Items from a data source

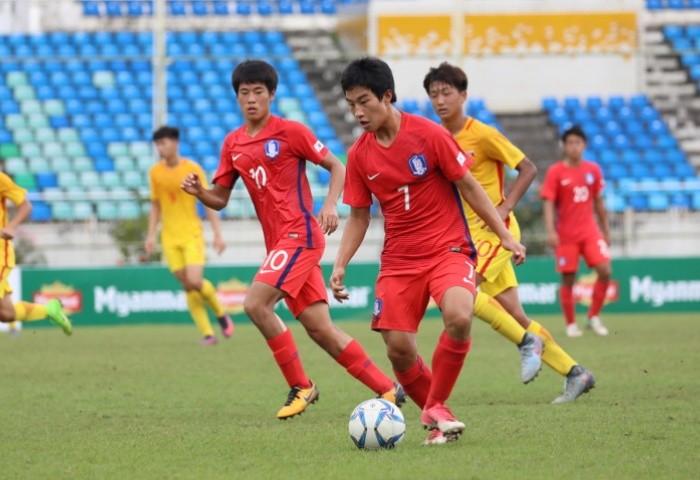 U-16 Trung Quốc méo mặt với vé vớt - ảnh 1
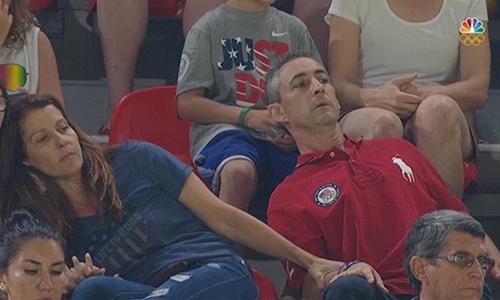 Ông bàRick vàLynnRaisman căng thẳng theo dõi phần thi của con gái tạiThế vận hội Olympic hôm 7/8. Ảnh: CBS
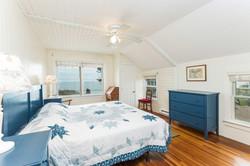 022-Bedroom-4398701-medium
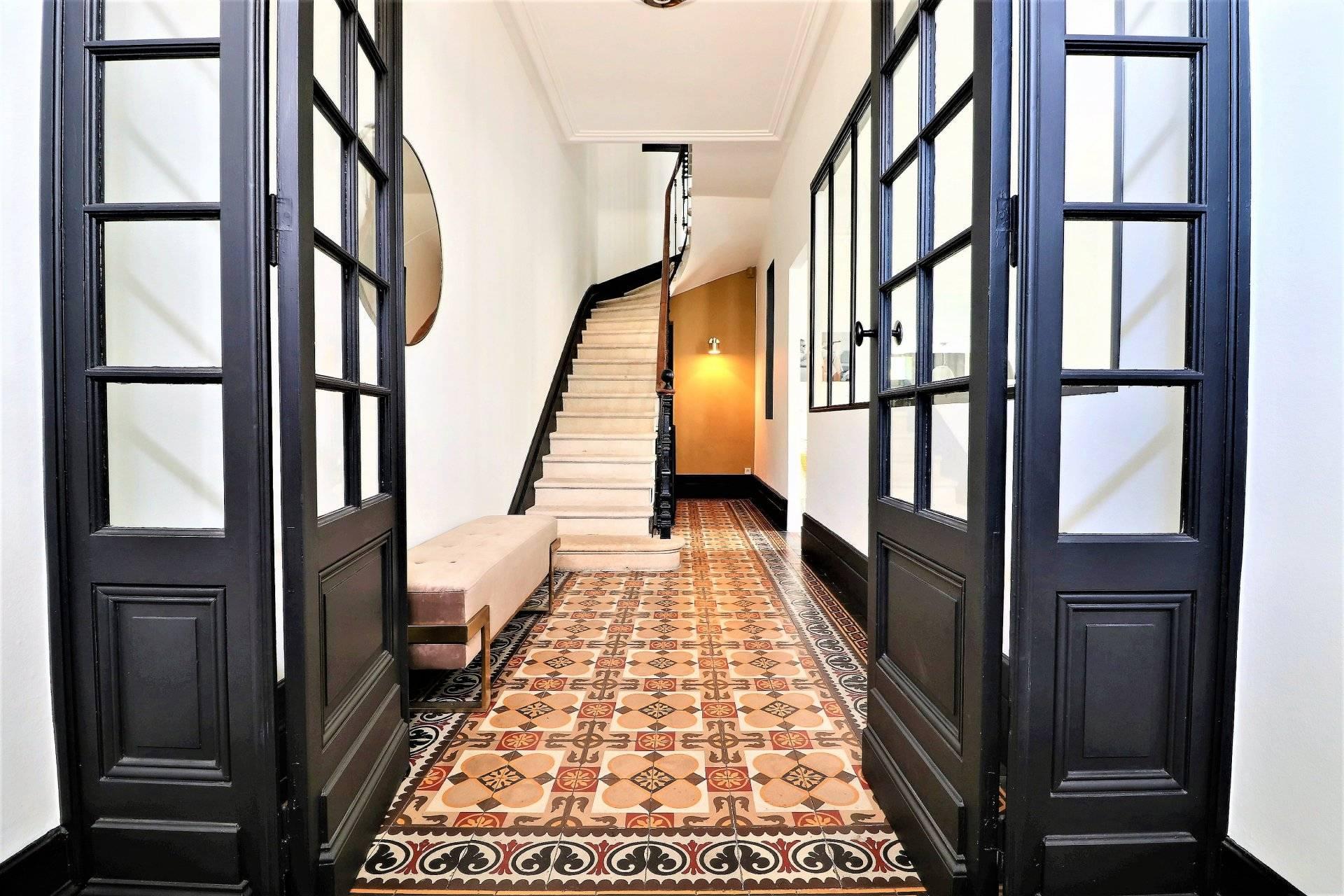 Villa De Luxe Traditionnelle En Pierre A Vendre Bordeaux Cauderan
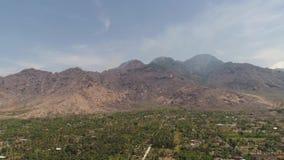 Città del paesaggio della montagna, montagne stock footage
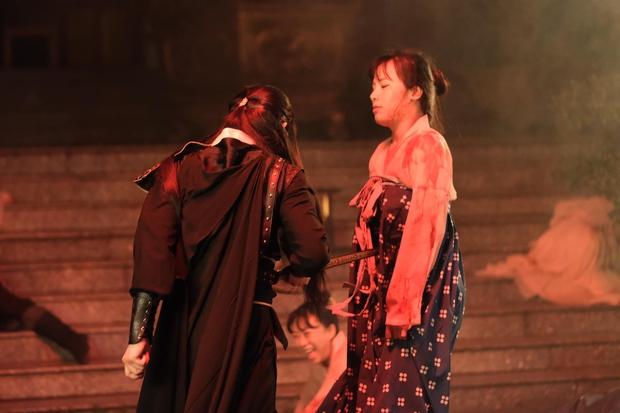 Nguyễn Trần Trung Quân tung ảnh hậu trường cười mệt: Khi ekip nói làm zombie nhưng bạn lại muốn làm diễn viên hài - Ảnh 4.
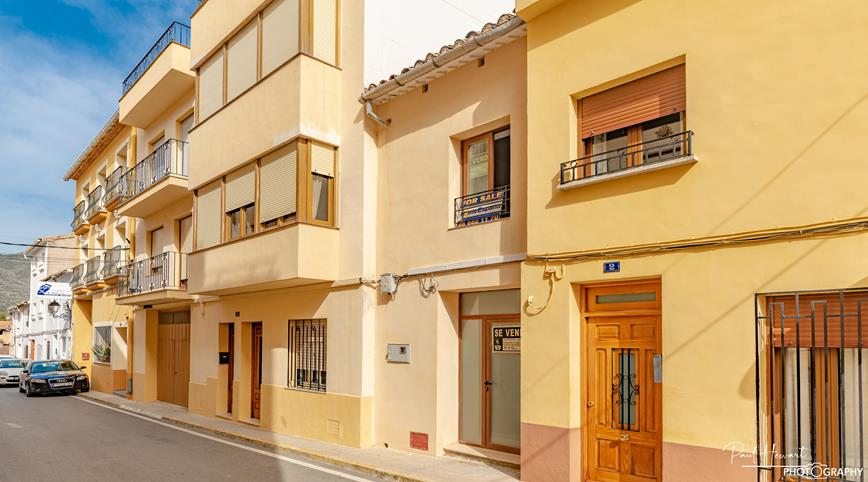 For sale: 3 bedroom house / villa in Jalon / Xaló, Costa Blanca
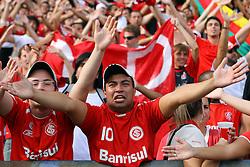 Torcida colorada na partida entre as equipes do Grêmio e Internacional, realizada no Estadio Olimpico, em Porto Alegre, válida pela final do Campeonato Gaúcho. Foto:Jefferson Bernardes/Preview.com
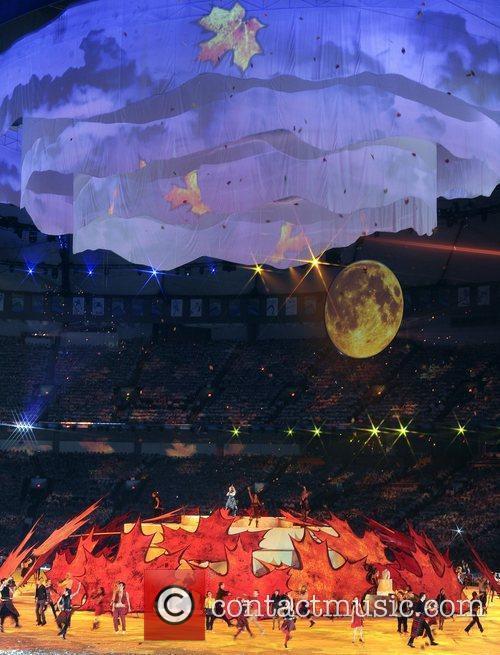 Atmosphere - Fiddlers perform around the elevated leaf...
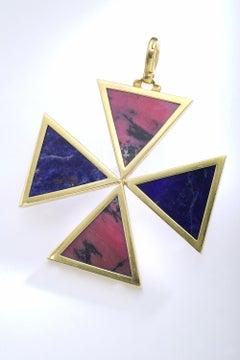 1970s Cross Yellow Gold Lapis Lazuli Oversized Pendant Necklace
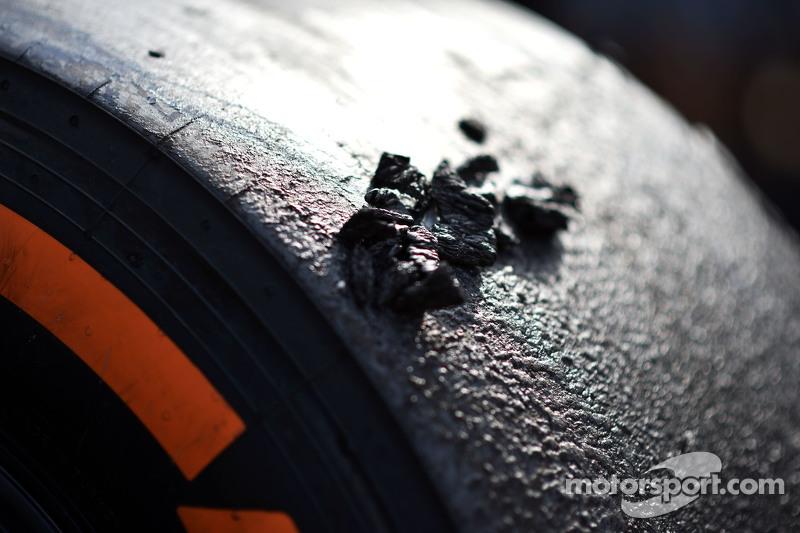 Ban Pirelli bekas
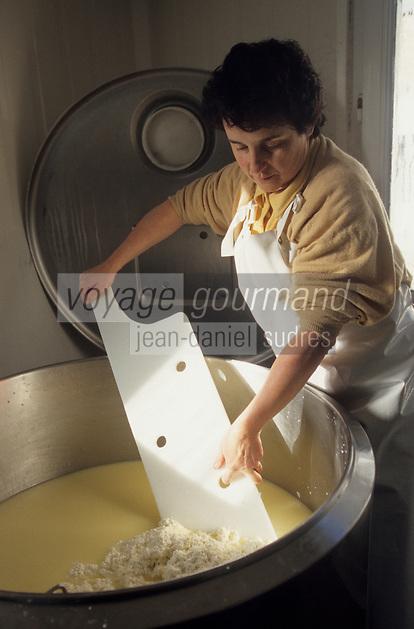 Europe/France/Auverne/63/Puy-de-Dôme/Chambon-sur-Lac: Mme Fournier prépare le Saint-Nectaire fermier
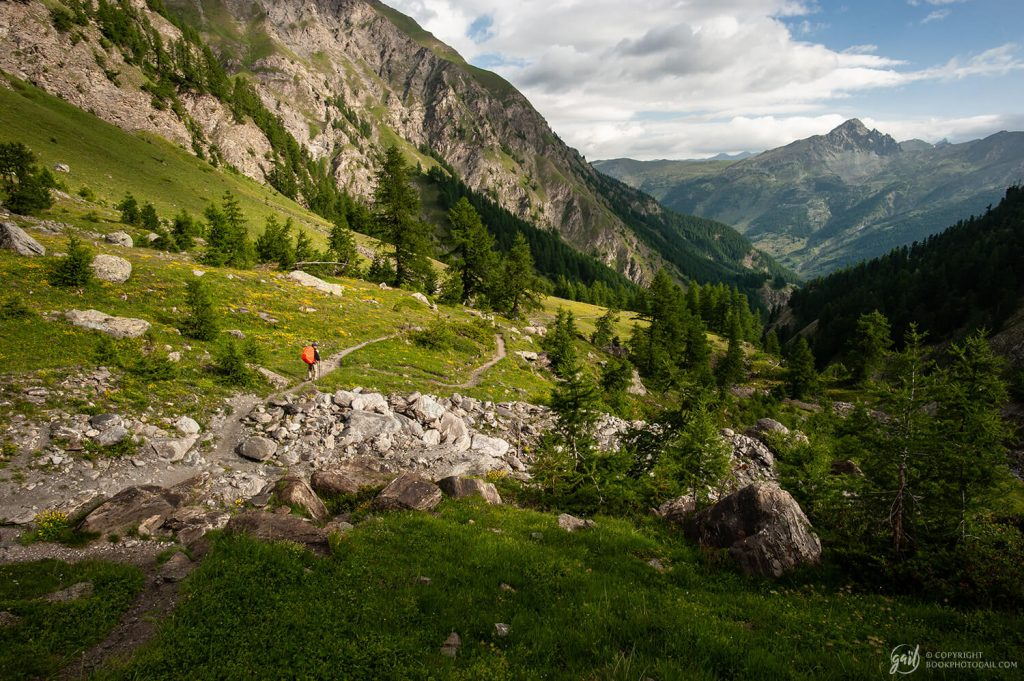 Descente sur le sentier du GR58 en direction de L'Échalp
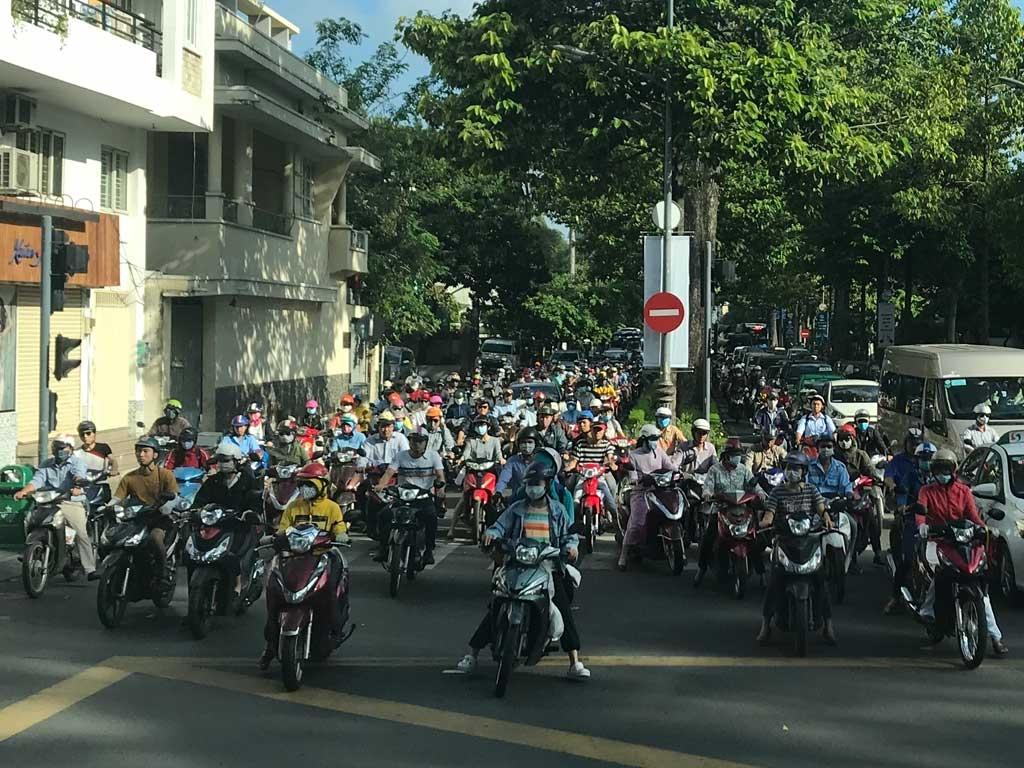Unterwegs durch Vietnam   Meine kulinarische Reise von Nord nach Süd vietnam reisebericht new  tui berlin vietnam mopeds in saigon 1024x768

Your goal –
Set the data above down again exactly as given, with no pictures.

Solution for this exercise –
 U-16 Trung Quốc méo mặt với vé vớt - ảnh 1
 Ông bàRick vàLynnRaisman căng thẳng theo dõi phần thi của con gái tạiThế vận hội Olympic hôm 7/8. Ảnh: CBS
 022-Bedroom-4398701-medium
 Villa De Luxe Traditionnelle En Pierre A Vendre Bordeaux Cauderan
 Città del paesaggio della montagna, montagne stock footage
 Nguyễn Trần Trung Quân tung ảnh hậu trường cười mệt: Khi ekip nói làm zombie nhưng bạn lại muốn làm diễn viên hài - Ảnh 4.
 For sale: 3 bedroom house / villa in Jalon / Xaló, Costa Blanca
 Torcida colorada na partida entre as equipes do Grêmio e Internacional, realizada no Estadio Olimpico, em Porto Alegre, válida pela final do Campeonato Gaúcho. Foto:Jefferson Bernardes/Preview.com
 Atmosphere - Fiddlers perform around the elevated leaf...
 1970s Cross Yellow Gold Lapis Lazuli Oversized Pendant Necklace
 Ban Pirelli bekas
 Europe/France/Auverne/63/Puy-de-Dôme/Chambon-sur-Lac: Mme Fournier prépare le Saint-Nectaire fermier
 Descente sur le sentier du GR58 en direction de L'Échalp
Unterwegs durch Vietnam   Meine kulinarische Reise von Nord nach Süd vietnam reisebericht new  tui berlin vietnam mopeds in saigon 1024x768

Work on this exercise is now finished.